Micro Engineering Solutions micro fabrication techniques further advance systems for delivery of single or multiple-shot, vaccines, DPI, and transdermal drug delivery to name a few.

Why is all of this necessary? Chronic pain sufferers often face the choice of either enduring their pain or accepting the consequences of taking large volumes of drugs at once. Researchers at MIT have developed a technique that may lengthen the lifespan of targeted drug delivery systems for up to 14 months.

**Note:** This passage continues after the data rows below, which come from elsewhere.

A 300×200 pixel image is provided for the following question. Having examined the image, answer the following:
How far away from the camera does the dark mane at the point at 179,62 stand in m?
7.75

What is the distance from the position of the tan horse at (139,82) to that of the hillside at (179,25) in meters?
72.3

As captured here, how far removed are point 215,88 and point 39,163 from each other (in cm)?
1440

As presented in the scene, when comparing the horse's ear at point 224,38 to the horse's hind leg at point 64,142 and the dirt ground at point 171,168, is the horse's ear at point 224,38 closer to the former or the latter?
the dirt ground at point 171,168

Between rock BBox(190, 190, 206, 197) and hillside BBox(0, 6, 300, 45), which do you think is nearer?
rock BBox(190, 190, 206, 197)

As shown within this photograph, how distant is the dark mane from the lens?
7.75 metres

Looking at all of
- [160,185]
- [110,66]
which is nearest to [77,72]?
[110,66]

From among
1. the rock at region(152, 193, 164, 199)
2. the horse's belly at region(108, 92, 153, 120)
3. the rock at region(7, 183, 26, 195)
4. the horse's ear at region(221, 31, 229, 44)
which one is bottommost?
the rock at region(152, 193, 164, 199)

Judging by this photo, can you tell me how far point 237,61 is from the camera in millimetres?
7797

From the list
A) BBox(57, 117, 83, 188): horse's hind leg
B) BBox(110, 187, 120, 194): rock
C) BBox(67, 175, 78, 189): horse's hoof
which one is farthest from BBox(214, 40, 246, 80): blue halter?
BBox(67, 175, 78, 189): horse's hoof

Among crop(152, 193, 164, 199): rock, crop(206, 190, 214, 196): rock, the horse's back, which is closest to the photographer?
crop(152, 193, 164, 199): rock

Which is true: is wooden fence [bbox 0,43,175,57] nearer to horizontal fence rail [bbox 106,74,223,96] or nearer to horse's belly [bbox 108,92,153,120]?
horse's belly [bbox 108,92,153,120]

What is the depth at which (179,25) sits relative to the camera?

In a study published in Proceedings of the National Assembly of Sciences, MIT explains how their layered system of nano-scale films will enable the controlled release of medicines over a much longer period of time that previously possible. The benefits of this are:

  • It maintains relevant concentrations of medicines in an affected area
  • It minimizes exposure of vital organs to large doses of medicines
  • It decreases the number of implantations of the device to about once a year

In the article the researchers state “Drug release from implants and coatings provides a means for local administration while minimizing systemic toxicity. Controlled release can provide a slowly eluting drug reservoir to maintain elevated therapeutic levels. Devices based on degradable polymer matrices can control drug release for multiple weeks, but longer durations typically require bulky, non-degradable devices. Using a combination of a polymer–drug conjugate and its electrostatic thin film assembly, we discovered a predictable long-term sustained release of more than 14 months, far exceeding the duration noted in most previous reports, especially those from biodegradable matrices. Because of the substantial drug loading, nano-scale films were able to maintain significant concentrations that remained highly potent. We report a versatile, long-term drug delivery platform with broad biomedical implications.”